Anyway as I said before I do wish the Nagasaki bombing had at least been delayed for a few
days to give time for Hiroshima and the USSR entering the war against Japan to sink in,
and actually it almost happened. Bernard O'Keefe was a technician and he was alone with the
Nagasaki bomb on the day before it was to go, he was doing a final check. He writes in his book
"Nuclear Hostages" that he discovered he had made a terrible mistake. Days before he had put
the firing cable in backward, the male and female plugs were on the wrong ends.

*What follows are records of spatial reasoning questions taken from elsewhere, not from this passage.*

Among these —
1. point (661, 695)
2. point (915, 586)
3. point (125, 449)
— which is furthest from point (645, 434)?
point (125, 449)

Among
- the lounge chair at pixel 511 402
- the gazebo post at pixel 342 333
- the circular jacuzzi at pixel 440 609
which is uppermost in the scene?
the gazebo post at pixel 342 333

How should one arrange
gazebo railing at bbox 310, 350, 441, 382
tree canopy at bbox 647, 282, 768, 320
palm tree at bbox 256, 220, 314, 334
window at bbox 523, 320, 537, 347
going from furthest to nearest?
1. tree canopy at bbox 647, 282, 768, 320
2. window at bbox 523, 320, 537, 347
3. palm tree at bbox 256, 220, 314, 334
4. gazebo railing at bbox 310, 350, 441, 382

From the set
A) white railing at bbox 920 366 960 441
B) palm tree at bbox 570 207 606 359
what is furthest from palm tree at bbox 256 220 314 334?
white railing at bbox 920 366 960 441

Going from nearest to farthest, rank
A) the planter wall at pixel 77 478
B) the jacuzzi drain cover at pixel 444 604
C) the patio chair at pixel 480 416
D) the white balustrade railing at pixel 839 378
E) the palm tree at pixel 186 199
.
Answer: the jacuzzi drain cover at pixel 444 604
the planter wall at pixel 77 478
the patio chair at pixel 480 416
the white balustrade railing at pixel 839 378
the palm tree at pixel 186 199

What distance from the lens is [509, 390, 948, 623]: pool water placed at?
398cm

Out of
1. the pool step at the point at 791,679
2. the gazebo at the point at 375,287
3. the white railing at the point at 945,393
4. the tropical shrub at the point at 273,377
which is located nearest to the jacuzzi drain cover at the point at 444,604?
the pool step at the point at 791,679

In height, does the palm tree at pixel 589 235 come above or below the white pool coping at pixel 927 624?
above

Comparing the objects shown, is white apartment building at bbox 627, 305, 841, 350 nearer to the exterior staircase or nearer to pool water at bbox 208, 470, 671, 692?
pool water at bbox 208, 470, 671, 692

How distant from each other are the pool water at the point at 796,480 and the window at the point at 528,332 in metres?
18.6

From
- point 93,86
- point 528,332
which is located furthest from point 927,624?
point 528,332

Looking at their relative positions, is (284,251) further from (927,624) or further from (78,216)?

The proper way
to deal with this was clear, the bomb would have to be disassembled, the cable reversed and
then the bomb reassembled, this would take about a week. But O'Keefe didn't want to be known
to history as the man who delayed the end of the war by a week. He got a long extension cord
(no AC outlet was near the bomb for safety reasons) plugged in his soldering iron, unsoldered
the connectors, reversed them and then resoldered them. This only took about 15 minutes but
violated every safety rule in the book, once the chemical high explosives were inserted
into the bomb no electrical current or any source of heat was supposed to come anywhere
near the bomb, if caught he would have been imprisoned, assuming he wasn't blown up.
He wasn't blown up, and he told nobody about it until 40 years later when he wrote his book.
I really wish he'd played by the rules, after a week the war might have been over and
60,000 people in Nagasaki might not have died.